CONSEGNA>
Traduci in inglese questa frase del passo selezionato: "Gli dava gioia ogni passo nell’avvicinamento tra episcopati dell’Est e dell’Ovest."

PASSO SELEZIONATO>
Due in particolare le dimensioni che gli stavano a cuore: una più squisitamente europea, nella ricostruzione di un continente unito dopo le ferite della divisione, una con il respiro ecumenico e interreligioso. Momenti forti sono stati da un lato i simposi dei vescovi e tutti gli appuntamenti istituzionali, come le assemblee plenarie, con i presidenti delle conferenze episcopali. Gli dava gioia ogni passo nell’avvicinamento tra episcopati dell’Est e dell’Ovest. Sull’altro versante le pietre miliari a cui ha lavorato sono state le assemblee ecumeniche di Graz nel 1997 e di Sibiu nel 2007, con in mezzo il tortuoso percorso di redazione della Charta oecumenica.

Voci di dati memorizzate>
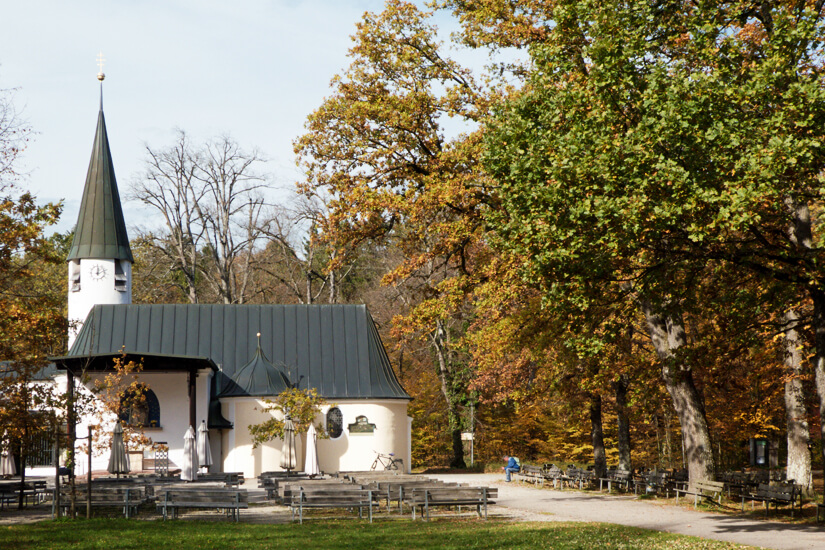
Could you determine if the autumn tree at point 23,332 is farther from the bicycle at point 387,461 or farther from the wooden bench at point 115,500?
the bicycle at point 387,461

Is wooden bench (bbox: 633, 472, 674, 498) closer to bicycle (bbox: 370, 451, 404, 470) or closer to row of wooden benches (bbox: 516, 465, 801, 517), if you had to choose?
row of wooden benches (bbox: 516, 465, 801, 517)

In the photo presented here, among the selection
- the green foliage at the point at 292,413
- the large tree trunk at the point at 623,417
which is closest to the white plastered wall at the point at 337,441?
the green foliage at the point at 292,413

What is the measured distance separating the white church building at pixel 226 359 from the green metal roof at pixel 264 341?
0.04 metres

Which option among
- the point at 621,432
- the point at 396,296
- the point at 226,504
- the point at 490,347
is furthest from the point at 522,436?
the point at 226,504

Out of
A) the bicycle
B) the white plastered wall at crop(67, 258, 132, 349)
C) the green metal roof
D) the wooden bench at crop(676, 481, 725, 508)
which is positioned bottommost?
the bicycle

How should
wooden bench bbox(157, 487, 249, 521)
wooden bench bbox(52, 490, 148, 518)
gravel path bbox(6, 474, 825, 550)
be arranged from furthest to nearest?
wooden bench bbox(52, 490, 148, 518), wooden bench bbox(157, 487, 249, 521), gravel path bbox(6, 474, 825, 550)

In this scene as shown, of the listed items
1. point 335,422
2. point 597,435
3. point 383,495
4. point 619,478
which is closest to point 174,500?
point 383,495

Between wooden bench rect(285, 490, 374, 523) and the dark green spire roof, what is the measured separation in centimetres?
2292

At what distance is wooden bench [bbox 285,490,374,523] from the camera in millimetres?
17188

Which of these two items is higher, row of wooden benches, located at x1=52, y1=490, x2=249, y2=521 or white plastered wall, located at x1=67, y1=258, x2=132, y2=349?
white plastered wall, located at x1=67, y1=258, x2=132, y2=349

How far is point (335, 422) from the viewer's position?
35.2 m

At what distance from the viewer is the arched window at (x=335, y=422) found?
115ft

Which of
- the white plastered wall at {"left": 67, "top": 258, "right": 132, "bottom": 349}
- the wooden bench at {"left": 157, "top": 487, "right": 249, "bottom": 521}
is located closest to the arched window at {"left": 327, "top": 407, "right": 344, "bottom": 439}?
the white plastered wall at {"left": 67, "top": 258, "right": 132, "bottom": 349}

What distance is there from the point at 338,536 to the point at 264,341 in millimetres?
23129
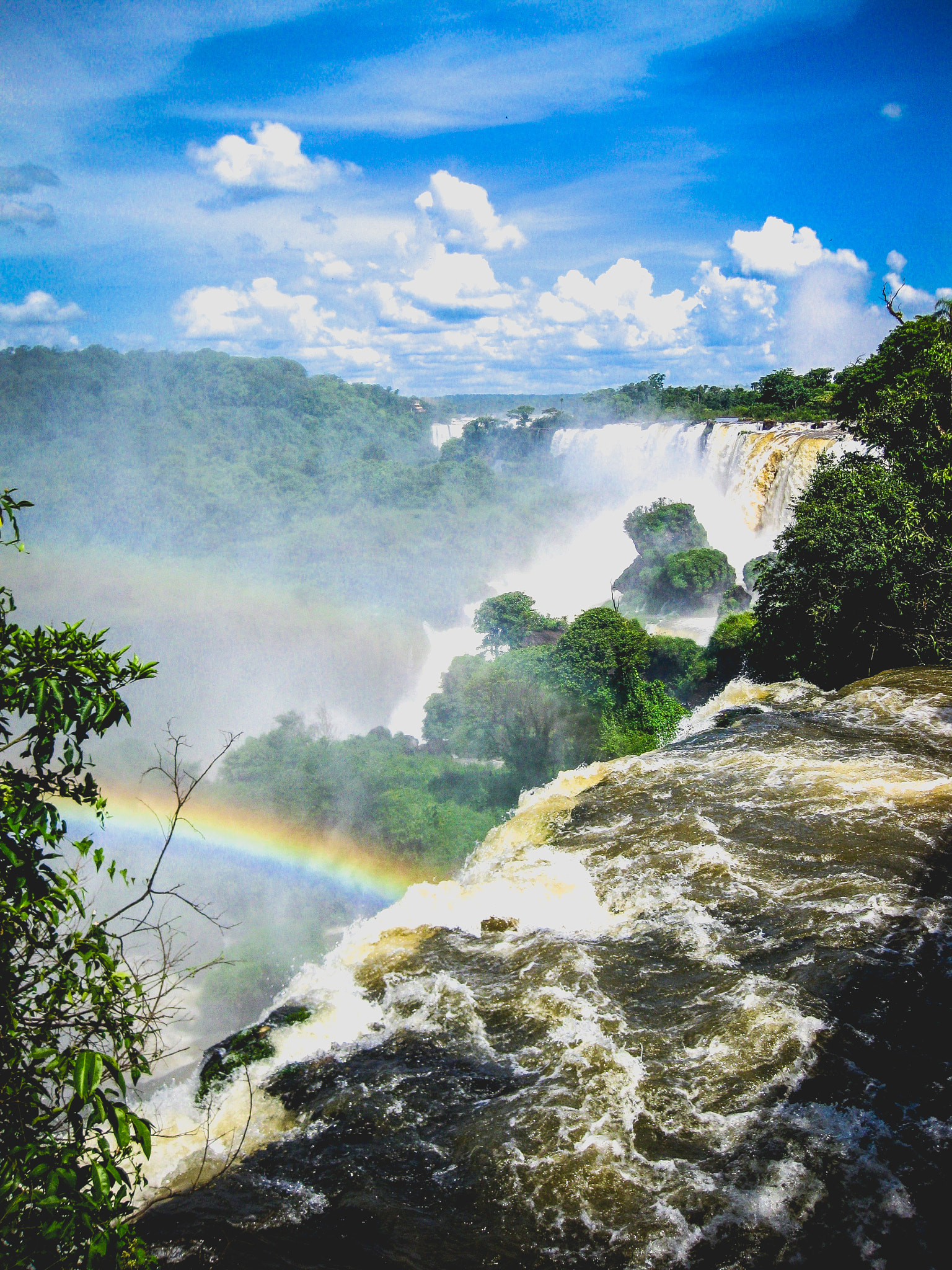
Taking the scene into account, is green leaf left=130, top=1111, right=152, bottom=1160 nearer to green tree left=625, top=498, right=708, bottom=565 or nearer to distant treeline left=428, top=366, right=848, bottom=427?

LA TUA SOLUZIONE>
Every step in the rapprochement between the episcopates of the East and the West gave him joy.